Task details: Please rewrite the passage on the EVA Corpus, starting with "To describe each" and going on through "the words (Fig. 4).", putting "labelers" wherever "annotators" appears.

Table 6 Cross-speaker distribution of annotated emotions in the EVA Corpus

In the EVA corpus, over 3200 instances of emotional expressions were identified. As the results show, in discourse, the ‘secondary’ emotions, i.e., those related to outer regions of Plutchik’s wheel of emotions, such as love, interest, acceptance, disapproval, etc., tend to appear more often. According to Plutchik’s theory, primary emotions are “idealized”, and their properties must be inferred from evidence but cannot be accurately stated in full. The ‘secondary’ emotions are less innate, develop over time, and take longer to fade away. These are interpersonal because they are most often experienced in relation to real or imagined others. However, they have no corresponding facial expression that makes them universally recognizable. This is also quite evident by the low score of the inter-coder agreement (Table 3).

4.5 Syntax

To describe each utterance syntactically, the annotators were asked to first provide each word in its infinite, singular, or positive form and assign POS tags. The ontology includes lexicon features, such as frequency of occurrence, pronunciation, POS labels, syntax, sense discrimination, phraseology, etc. Moreover, the annotators were also asked to apply a form of dependency grammar to the available utterances. Namely, in informal and contemporary speech and language processing systems, the general formalisms, phrasal constituents, and phrase-structure rules do not apply directly (Jurafsky & Martin, 2018, p. 280). Instead, the syntactic structure of a sentence is described primarily in terms of the words (or lemmas) and an associated set of directed binary grammatical relations that hold among the words (Fig. 4).

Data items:
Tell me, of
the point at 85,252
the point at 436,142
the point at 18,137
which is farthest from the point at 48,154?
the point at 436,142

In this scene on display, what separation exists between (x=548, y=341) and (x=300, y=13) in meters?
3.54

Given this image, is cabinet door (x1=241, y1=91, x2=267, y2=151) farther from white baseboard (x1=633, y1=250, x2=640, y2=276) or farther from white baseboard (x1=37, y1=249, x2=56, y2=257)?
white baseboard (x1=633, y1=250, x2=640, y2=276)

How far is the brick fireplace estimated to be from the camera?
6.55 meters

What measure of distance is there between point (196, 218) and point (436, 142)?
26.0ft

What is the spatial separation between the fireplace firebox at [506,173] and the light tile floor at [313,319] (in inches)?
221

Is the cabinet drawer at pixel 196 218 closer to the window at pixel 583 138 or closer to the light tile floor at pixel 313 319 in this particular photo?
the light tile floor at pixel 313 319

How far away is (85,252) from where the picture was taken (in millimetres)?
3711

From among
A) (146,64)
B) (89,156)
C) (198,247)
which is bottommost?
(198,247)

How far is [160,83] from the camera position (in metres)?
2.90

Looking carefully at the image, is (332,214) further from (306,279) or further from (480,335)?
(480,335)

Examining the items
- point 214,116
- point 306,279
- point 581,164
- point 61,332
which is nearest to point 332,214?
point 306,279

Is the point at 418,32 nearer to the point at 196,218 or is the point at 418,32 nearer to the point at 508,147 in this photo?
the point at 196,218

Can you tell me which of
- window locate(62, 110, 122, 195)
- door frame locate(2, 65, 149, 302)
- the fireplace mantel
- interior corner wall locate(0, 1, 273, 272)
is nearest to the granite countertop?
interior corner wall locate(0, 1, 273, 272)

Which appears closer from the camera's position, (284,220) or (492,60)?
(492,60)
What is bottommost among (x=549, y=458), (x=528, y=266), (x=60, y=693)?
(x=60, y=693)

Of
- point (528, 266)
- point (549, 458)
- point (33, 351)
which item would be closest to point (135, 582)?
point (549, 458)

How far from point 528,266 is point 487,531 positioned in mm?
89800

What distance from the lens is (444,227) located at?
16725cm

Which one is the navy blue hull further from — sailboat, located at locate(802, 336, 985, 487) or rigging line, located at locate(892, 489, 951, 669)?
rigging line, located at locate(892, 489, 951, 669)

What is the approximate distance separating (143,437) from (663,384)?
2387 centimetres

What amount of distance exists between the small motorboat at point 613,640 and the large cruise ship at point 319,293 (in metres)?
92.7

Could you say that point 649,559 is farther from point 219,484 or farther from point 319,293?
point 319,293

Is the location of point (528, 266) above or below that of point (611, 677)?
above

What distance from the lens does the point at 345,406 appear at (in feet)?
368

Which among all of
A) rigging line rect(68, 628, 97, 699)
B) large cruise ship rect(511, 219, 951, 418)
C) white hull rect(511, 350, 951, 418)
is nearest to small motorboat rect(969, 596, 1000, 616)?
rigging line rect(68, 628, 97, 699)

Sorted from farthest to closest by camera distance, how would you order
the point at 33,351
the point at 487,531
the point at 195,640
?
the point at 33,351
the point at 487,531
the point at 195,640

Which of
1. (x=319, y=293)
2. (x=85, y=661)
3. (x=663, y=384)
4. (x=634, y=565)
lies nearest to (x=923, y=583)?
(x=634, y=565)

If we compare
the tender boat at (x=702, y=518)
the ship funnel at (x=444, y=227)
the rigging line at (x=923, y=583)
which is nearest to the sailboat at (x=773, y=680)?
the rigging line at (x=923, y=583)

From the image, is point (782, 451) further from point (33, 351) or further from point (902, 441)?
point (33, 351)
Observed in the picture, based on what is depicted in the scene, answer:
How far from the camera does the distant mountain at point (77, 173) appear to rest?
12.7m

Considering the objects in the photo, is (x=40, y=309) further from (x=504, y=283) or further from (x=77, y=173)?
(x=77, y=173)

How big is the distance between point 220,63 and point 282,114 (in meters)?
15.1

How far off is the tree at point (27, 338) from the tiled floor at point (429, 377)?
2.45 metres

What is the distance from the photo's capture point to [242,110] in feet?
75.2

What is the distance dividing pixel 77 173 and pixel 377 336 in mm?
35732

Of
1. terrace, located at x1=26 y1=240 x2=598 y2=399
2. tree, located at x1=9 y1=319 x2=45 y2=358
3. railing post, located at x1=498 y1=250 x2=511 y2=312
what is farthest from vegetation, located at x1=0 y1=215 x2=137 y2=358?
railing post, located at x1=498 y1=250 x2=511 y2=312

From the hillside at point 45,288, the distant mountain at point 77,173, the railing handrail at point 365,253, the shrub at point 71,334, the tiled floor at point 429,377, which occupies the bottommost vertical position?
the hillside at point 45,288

Correct answer:
To describe each utterance syntactically, the labelers were asked to first provide each word in its infinite, singular, or positive form and assign POS tags. The ontology includes lexicon features, such as frequency of occurrence, pronunciation, POS labels, syntax, sense discrimination, phraseology, etc. Moreover, the labelers were also asked to apply a form of dependency grammar to the available utterances. Namely, in informal and contemporary speech and language processing systems, the general formalisms, phrasal constituents, and phrase-structure rules do not apply directly (Jurafsky & Martin, 2018, p. 280). Instead, the syntactic structure of a sentence is described primarily in terms of the words (or lemmas) and an associated set of directed binary grammatical relations that hold among the words (Fig. 4).